US9473871B1

US9473871B1 - Systems and methods for audio management

Info

Publication number: US9473871B1
Application number: US14/568,157
Authority: US
Inventors: Ye Ma; Bei Wang
Original assignee: Marvell International Ltd
Current assignee: Marvell Asia Pte Ltd
Priority date: 2014-01-09
Filing date: 2014-12-12
Publication date: 2016-10-18

Abstract

System and methods are provided for audio management. Initial head-related transfer function (HRTF) parameters indicating an initial virtual configuration of a plurality of audio sources are determined. A first user operation is detected through a user interface. Target HRTF parameters are generated in response to the first user operation. A target virtual configuration of the plurality of audio sources is determined based at least in part on the target HRTF parameters.

Description

CROSS-REFERENCE TO RELATED APPLICATIONS

This disclosure claims priority to and benefit from U.S. Provisional Patent Application No. 61/925,504, filed on Jan. 9, 2014, the entirety of which is incorporated herein by reference.

FIELD

The technology described in this patent document relates generally to signal processing and more particularly to audio management.

BACKGROUND

Mobile devices (e.g., smart phones, tablets) often perform audio signal processing. Various audio signals (e.g., phone calls, music, radio, video, games, system notifications, etc.) may need to be mixed or routed in mobile devices. Different strategies may be implemented to control the mixing or routing of audio streams. For example, music playback may be muted during a phone call and then resume when the phone call is finished.

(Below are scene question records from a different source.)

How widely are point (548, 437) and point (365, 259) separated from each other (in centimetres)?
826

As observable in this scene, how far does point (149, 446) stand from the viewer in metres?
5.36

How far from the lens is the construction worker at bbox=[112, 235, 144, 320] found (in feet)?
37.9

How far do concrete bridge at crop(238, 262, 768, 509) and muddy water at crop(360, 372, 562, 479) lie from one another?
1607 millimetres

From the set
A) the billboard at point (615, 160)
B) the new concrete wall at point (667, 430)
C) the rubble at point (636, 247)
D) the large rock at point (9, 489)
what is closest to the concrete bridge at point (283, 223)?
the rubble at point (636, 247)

Information about spatial location of a simulated audio source to a listener over audio equipment (e.g., headphones, speakers, etc.) is often determined using head-related transfer function (HRTF) parameters. HRTF parameters are associated with digital audio filters that reproduce direction-dependent changes that occur in magnitudes and phase spectra of audio signals reaching left and right ears of the listener when the location of the audio source changes relative to the listener. HRTF parameters can be used for adding realistic spatial attributes to arbitrary sounds presented over headphones or speakers.

SUMMARY

In accordance with the teachings described herein, system and methods are provided for audio management. Initial head-related transfer function (HRTF) parameters indicating an initial virtual configuration of a plurality of audio sources are determined. A first user operation is detected through a user interface. Target HRTF parameters are generated in response to the first user operation. A target virtual configuration of the plurality of audio sources is determined based at least in part on the target HRTF parameters.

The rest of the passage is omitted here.